It’s any parent’s worst nightmare: racing their child to the hospital because they can’t breathe. Twenty-five million Americans have asthma — and it’s the third-ranking cause of hospitalization among children under 15. The nightmare scenario is an ever-increasing reality as the rates of asthma continue to rise, exacerbated by air pollution.
[Of the "Toxic 100" 8 are located in Ohio. Wanna know if you are affected? Take a look at this map]
A report today released by the United Church of Christ identifies the nation’s “Toxic 100” super polluters, naming the factories and facilities responsible for nearly half the toxic air emissions in hundreds of neighborhoods across 28 states. Alongside the report, Breath to the People: Sacred Air and Toxic Pollution, the UCC provides an interactive map, because they believe parents have the right know where these polluters operate. Like toxic water, toxic air is irreversibly harming children across our nation.
That a religious denomination, the UCC, finds itself in the position of needing to monitor our nation’s growing toxic air problem and its impact on the most vulnerable communities, speaks to the state of environmental justice in our country. The current administration has quietly sought to roll back 95 environmental protections, and the protections that remain are losing teeth as enforcement drops to an all-time low.
We believe the air we breathe is sacred. What we have here is not just a pollution problem or a regulatory problem — it is a moral problem. Our government is putting our children at the heart of a health experiment with lifelong consequences, and children who already suffer from multiple injustices bear the brunt.
Young children are at greatest risk because they breathe at higher rates and take more toxic air into their developing lungs and bodies. Asthma is the leading chronic disease among children, and African American children suffer at the highest rate. Breathing in lead and chromium are particularly dangerous because they can lead to long-term brain damage. Small bodies are being subjected to hundreds of different carcinogens, bio-accumulative toxins, and other hazardous chemicals.
None of this information is hidden from regulators.

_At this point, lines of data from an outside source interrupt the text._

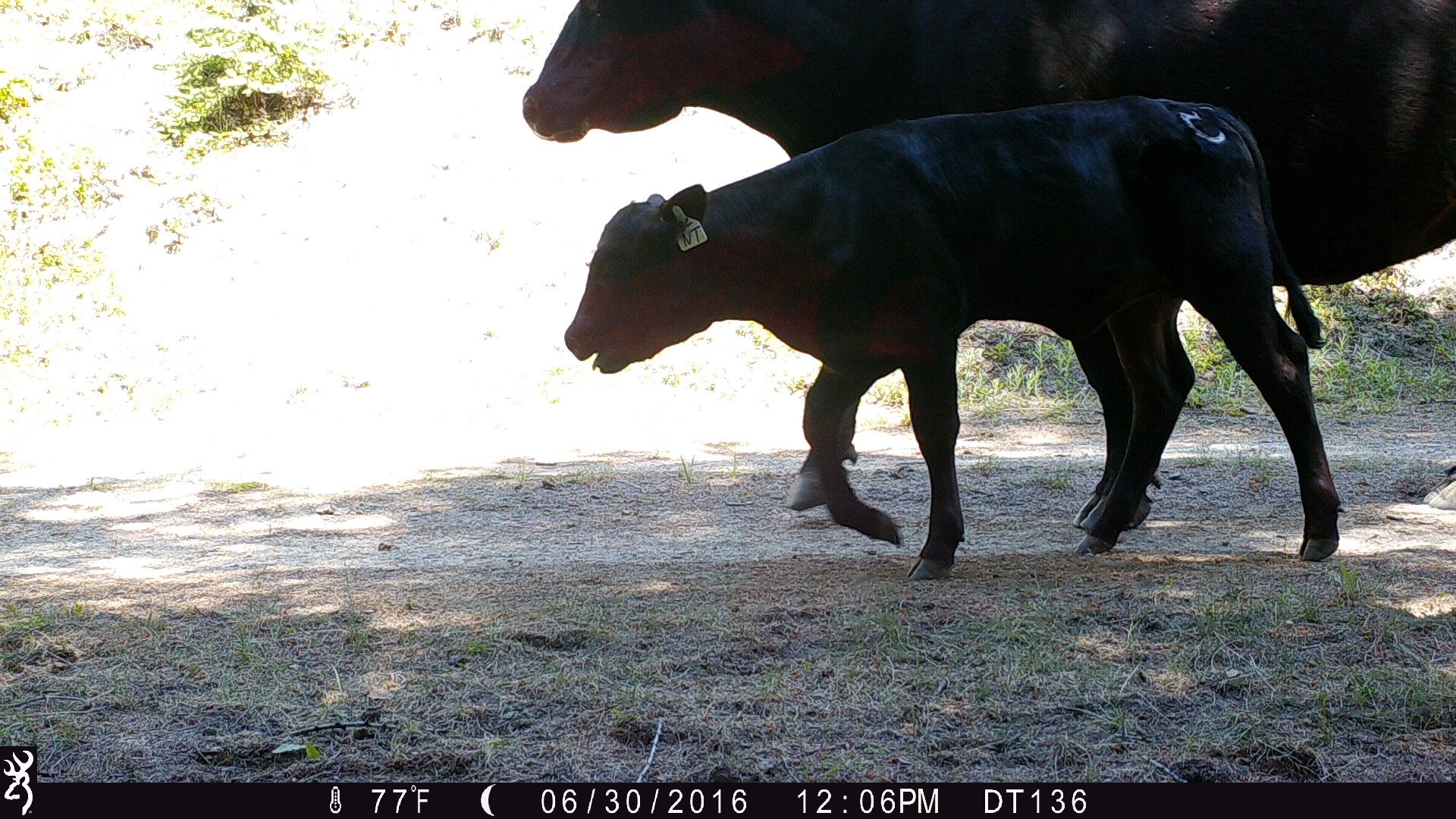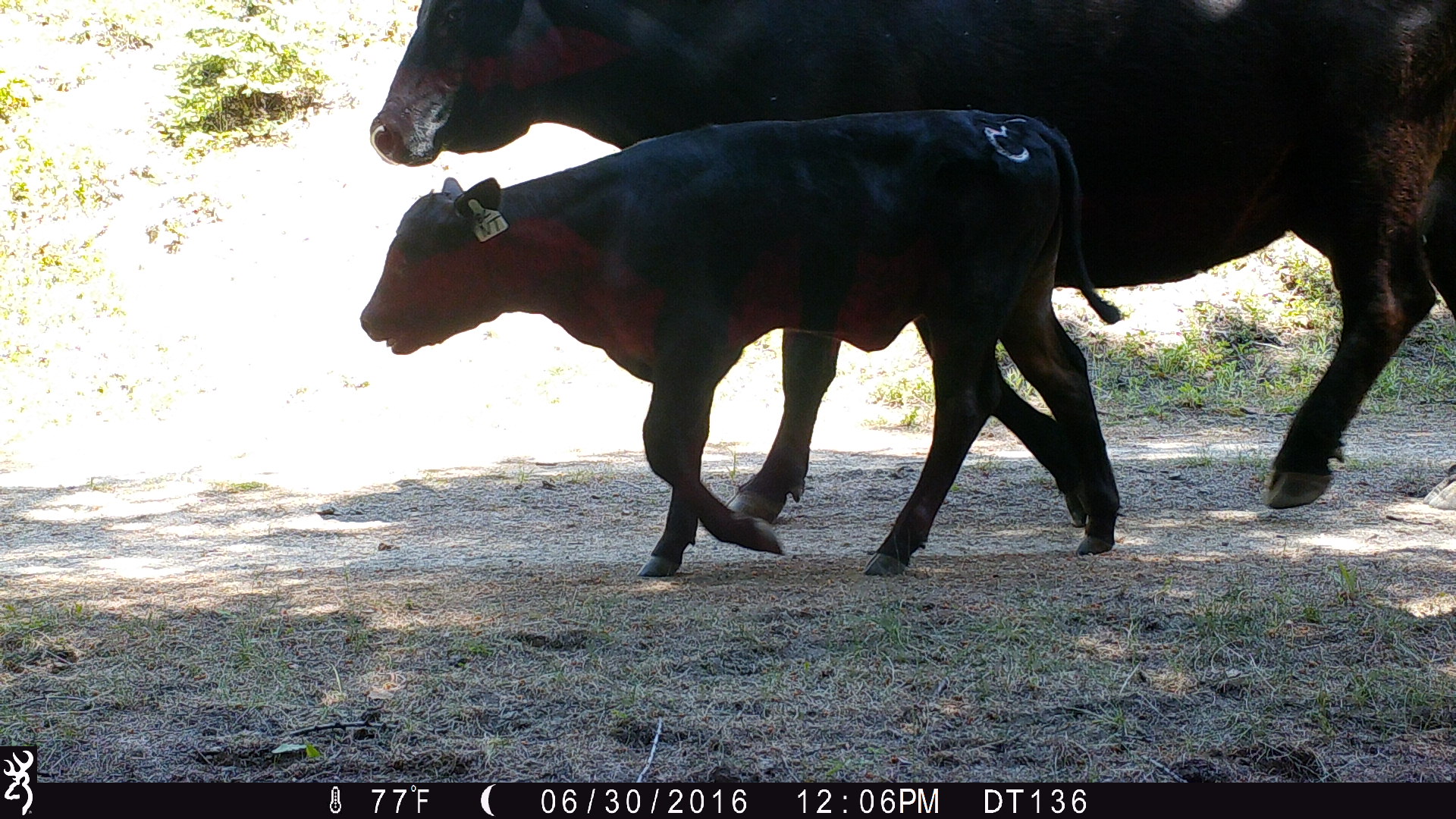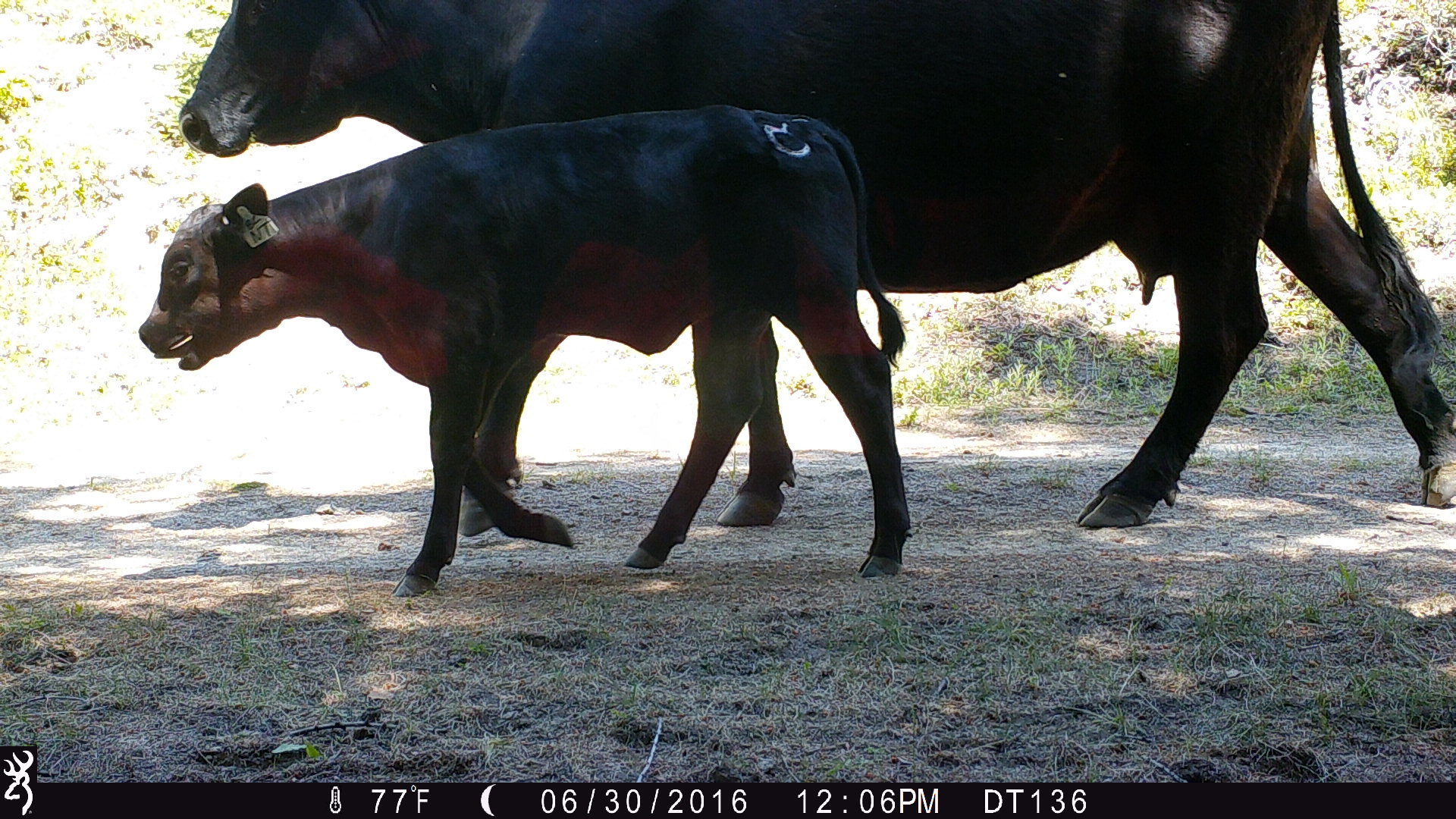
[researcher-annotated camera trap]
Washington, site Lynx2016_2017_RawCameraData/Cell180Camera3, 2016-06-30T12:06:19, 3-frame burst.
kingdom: Animalia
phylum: Chordata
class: Mammalia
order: Artiodactyla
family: Bovidae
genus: Bos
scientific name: Bos taurus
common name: domestic cattle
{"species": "domestic cattle (Bos taurus)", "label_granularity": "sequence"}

Our report was researched by the Environmental Integrity Project, a nonpartisan watchdog committed to fair enforcement of environmental laws and regulations, which culled this data from the U.S. Environmental Protection Agency’s own database that tracks self-reported air releases from over 15,500 facilities. We focused on the top 100.
We found that 1.6 million people live within three miles of the Toxic 100 — and nearly 113,000 of them are children under 5. An estimated 169,000 people live within just a mile of these facilities, with 11,500 of these being children under 5. It should come with great shame and little surprise that 98 of the Toxic 100 are within a mile of potentially vulnerable populations where lives are already defined by jeopardies and injustices: 65 facilities are within a mile of a low-income area; 56 have a higher percentage of people under age 5 than the state average; 51 have a higher percentage of people of color or Hispanic or Latino; 43 had a higher percentage of people over age 64.
Twenty-six of the Toxic 100 were in violation of the Clean Air Act in 2018, according to our review of the EPA Enforcement and Compliance History online database. Nearly a quarter of toxic emissions by the Toxic 100 plants came from leaks, according to company reports. These leaking pollutants are more likely to be inhaled at high concentrations by people living immediately downwind or just beyond a facility’s property line.
The Houston metropolitan area is home to 10 of the Toxic 100. A total of 410 facilities in the metro region account for 6 percent of the toxic emissions reported nationally. Air polluters also line Louisiana’s “cancer alley” — a stretch of industrial toxicity from Baton Rouge to New Orleans — and home to 11 of the Toxic 100. The industrialized southeast coast of Lake Erie in Ohio/Pennsylvania is home to 185 facilities, and four of those are among the Toxic 100. One of them is just 3 miles from our UCC national office in Cleveland.
And how has the federal government responded? By dramatically rolling back oversight.
As we witness the rapid expansion of the chemical industry due in part to low the price of natural gas, super polluters are allowed to operate increasingly unchecked when all signs tell us that we should be increasing vigilance. Since the establishment of the EPA 50 years ago, our nation has not witnessed an assault on environmental protections of this scale by any administration. The overall picture is one of institutional dismantlement and destruction.
But there are solutions.
- Our elected leaders must put an end to reducing in environmental protections — or they should no longer be our elected leaders.
- Targeted environmental enforcement by federal and state authorities needs to prioritize emissions reduction in the facilities that release the most toxic pollution.
- Companies that process carcinogens in particular should be required to install fence line monitoring.
- Facilities need to detect and fix their leaks.
- Communities must be the top priority where new construction or facility expansion is under consideration.
These are not grandiose ambitions; they are reasonable expectations. We believe everyone has the right to know who their toxic neighbors are. And we mean that literally.